The ICO has issued an enforcement notice against Experian, highlighting that the company needs to make ‘fundamental changes” to how it handles data.

The enforcement notice comes out of an investigation the ICO has conducted for two years, researching how Experian, Equifax and TransUnion use personal data. The findings highlight an industry wide problem where Credit Reference Agencies conduct a significant amount of invisible processing of personal data, without the express consent of the person.

Credit Reference Agencies gather information about peoples credit history, from many sources. As a result of what they find, they build a credit report about a person and typically generate a score once a user is profiled. As an ongoing process, they continually monitor people’s credit histories, updating a persons score and credit report. In turn, 3rd party companies like banks and lending institutions buys this data to make risk based decisions on who to loan credit to, at what rate.

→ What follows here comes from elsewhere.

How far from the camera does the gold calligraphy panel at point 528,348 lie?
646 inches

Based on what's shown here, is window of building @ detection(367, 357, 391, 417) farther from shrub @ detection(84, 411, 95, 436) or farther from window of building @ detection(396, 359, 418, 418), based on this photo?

All three Credit Reference Agencies had made improvements to their direct marketing services, with Equifax and TransUnion going further and withdrawing some products. However, the ICO highlighted that all three agencies had failed to explain clearly what they were doing with people’s data, and that Experian still needed to action to align themselves with data legislation. All three were enriching and then trading personal data.

It is believed that Experian will appeal against the enforcement, questioning if the ICO has overstated the legal requirements and highlighting the importance of the services to business and consumers.

One thing is for sure. The ICO are fully enabled to investigate if companies are being transparent on how and why they have personal data. Organisations need to consider carefully what justifications they have for gathering, storing and processes their data.